▶ _Aim_:
Please rewrite the data below, changing "office building" to "apartment building" and leaving everything else as it is.
— start —
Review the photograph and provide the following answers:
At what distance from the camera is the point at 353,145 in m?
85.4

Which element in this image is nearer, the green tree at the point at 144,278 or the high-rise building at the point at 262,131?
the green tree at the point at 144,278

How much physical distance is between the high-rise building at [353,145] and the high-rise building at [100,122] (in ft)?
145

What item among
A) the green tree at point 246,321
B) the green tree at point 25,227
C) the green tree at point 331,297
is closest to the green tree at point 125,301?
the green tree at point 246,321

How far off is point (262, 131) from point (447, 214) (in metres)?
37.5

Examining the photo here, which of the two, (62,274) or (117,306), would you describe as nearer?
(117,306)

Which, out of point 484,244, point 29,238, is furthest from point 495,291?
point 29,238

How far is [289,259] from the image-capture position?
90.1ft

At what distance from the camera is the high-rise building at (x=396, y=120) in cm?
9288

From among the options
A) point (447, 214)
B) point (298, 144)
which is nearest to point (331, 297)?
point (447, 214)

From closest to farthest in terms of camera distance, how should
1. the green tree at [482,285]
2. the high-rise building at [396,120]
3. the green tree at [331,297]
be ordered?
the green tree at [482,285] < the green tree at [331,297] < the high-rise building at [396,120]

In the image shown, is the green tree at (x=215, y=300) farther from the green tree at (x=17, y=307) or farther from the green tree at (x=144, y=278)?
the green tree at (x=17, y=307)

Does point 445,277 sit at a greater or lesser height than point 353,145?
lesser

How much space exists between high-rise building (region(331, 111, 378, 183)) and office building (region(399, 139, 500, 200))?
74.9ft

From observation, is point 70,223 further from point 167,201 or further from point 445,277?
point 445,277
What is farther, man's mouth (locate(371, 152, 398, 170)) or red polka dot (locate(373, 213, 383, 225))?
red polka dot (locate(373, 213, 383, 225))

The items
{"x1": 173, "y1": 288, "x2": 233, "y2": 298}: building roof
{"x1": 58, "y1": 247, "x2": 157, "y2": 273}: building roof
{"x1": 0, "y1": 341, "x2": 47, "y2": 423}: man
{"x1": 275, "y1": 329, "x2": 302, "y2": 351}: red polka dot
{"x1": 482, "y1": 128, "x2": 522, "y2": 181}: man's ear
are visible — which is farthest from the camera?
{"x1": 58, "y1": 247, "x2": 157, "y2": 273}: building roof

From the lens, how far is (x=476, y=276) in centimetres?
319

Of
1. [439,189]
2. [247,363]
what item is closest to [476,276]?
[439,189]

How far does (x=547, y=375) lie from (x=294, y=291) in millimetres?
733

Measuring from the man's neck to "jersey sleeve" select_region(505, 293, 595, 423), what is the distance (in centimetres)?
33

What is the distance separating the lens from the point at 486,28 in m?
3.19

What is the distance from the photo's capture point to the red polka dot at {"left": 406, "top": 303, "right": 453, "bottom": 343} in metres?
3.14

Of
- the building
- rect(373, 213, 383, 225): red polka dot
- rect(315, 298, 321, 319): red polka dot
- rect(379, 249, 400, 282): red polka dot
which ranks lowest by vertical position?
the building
— end —
▶ _Correct answer_:
Review the photograph and provide the following answers:
At what distance from the camera is the point at 353,145 in m?
85.4

Which element in this image is nearer, the green tree at the point at 144,278 or the high-rise building at the point at 262,131?
the green tree at the point at 144,278

How much physical distance is between the high-rise building at [353,145] and the high-rise building at [100,122] (in ft)?
145

What item among
A) the green tree at point 246,321
B) the green tree at point 25,227
C) the green tree at point 331,297
is closest to the green tree at point 125,301?
the green tree at point 246,321

How far off is point (262, 131) from point (447, 214) (in metres)?
37.5

Examining the photo here, which of the two, (62,274) or (117,306), would you describe as nearer?
(117,306)

Which, out of point 484,244, point 29,238, is furthest from point 495,291?
point 29,238

How far is [289,259] from the image-capture position?
90.1ft

At what distance from the camera is the high-rise building at (x=396, y=120) in cm?
9288

From among the options
A) point (447, 214)
B) point (298, 144)
which is nearest to point (331, 297)?
point (447, 214)

From closest to farthest in terms of camera distance, how should
1. the green tree at [482,285]
2. the high-rise building at [396,120]
3. the green tree at [331,297]
be ordered?
the green tree at [482,285] < the green tree at [331,297] < the high-rise building at [396,120]

In the image shown, is the green tree at (x=215, y=300) farther from the green tree at (x=17, y=307) or farther from the green tree at (x=144, y=278)?
the green tree at (x=17, y=307)

Does point 445,277 sit at a greater or lesser height than point 353,145?
lesser

How much space exists between high-rise building (region(331, 111, 378, 183)) and apartment building (region(399, 139, 500, 200))?
74.9ft

From observation, is point 70,223 further from point 167,201 or further from point 445,277?
point 445,277
What is farther, man's mouth (locate(371, 152, 398, 170)) or red polka dot (locate(373, 213, 383, 225))?
red polka dot (locate(373, 213, 383, 225))

The items
{"x1": 173, "y1": 288, "x2": 233, "y2": 298}: building roof
{"x1": 58, "y1": 247, "x2": 157, "y2": 273}: building roof
{"x1": 0, "y1": 341, "x2": 47, "y2": 423}: man
{"x1": 275, "y1": 329, "x2": 302, "y2": 351}: red polka dot
{"x1": 482, "y1": 128, "x2": 522, "y2": 181}: man's ear
are visible — which is farthest from the camera?
{"x1": 58, "y1": 247, "x2": 157, "y2": 273}: building roof

From the lens, how far is (x=476, y=276) in centimetres?
319

Of
1. [439,189]
2. [247,363]
what item is closest to [476,276]?
[439,189]

How far does (x=547, y=375) lie from (x=294, y=291) in millimetres?
733

Measuring from the man's neck to "jersey sleeve" select_region(505, 293, 595, 423), what is the distance (in centimetres)?
33

What is the distance separating the lens from the point at 486,28 in m?
3.19

What is the distance from the photo's capture point to the red polka dot at {"left": 406, "top": 303, "right": 453, "bottom": 343} in metres?
3.14

Of
- the building
- rect(373, 213, 383, 225): red polka dot
- rect(315, 298, 321, 319): red polka dot
- rect(379, 249, 400, 282): red polka dot
which ranks lowest by vertical position?
the building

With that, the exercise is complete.